--- DATA LISTING Enclosed Below ---

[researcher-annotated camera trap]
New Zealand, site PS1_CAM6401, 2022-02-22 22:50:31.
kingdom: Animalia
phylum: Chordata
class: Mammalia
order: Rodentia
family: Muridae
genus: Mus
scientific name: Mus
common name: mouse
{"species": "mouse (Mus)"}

--- End of Enclosed DATA LISTING ---
--- DATA LISTING Enclosed Below ---

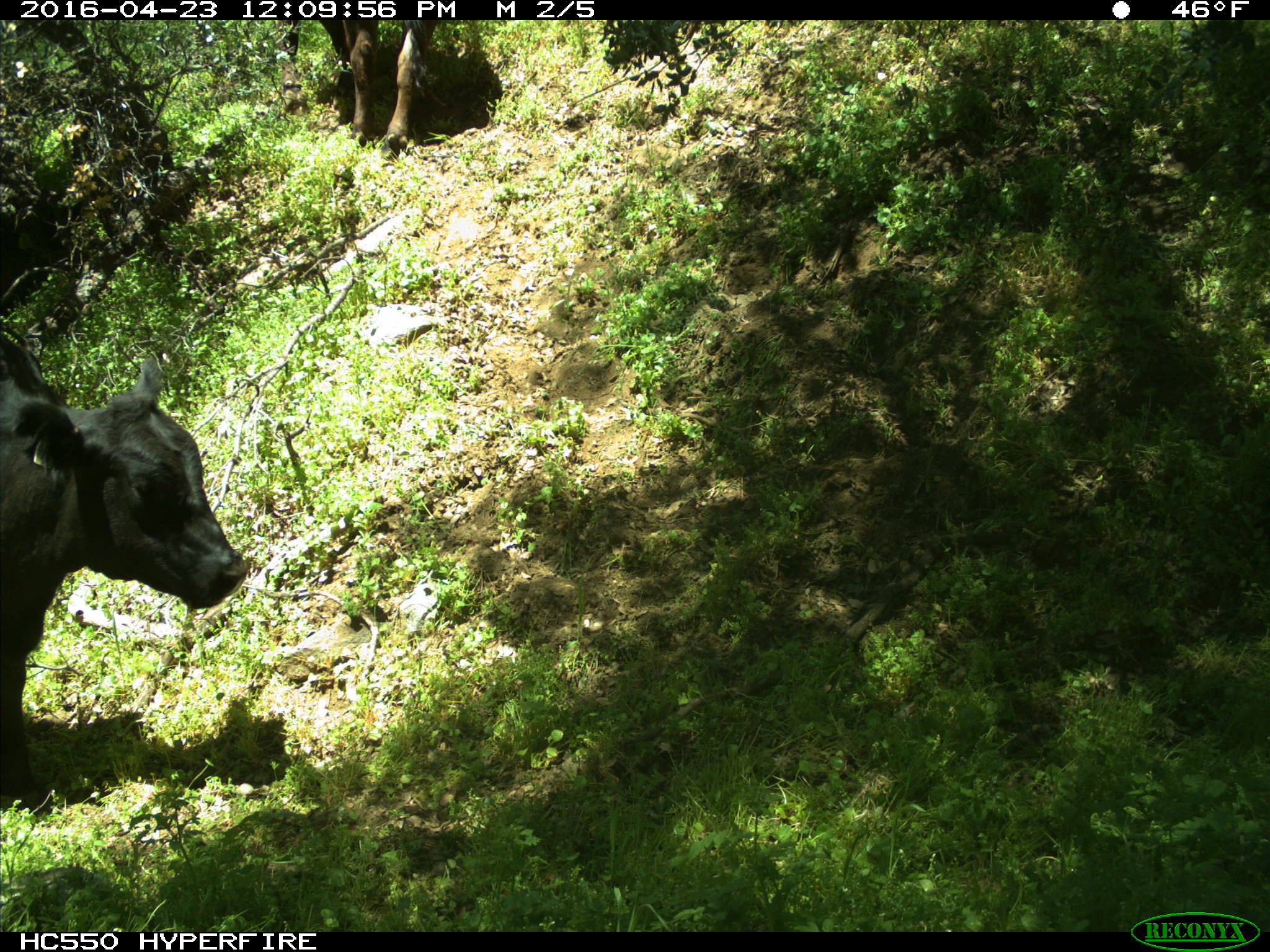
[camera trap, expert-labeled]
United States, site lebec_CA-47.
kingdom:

--- End of Enclosed DATA LISTING ---

_TASK REQUIREMENTS_
Copy out each line of the listing that holds the word "trap".

_EXERCISE RESULT_
[researcher-annotated camera trap]
[camera trap, expert-labeled]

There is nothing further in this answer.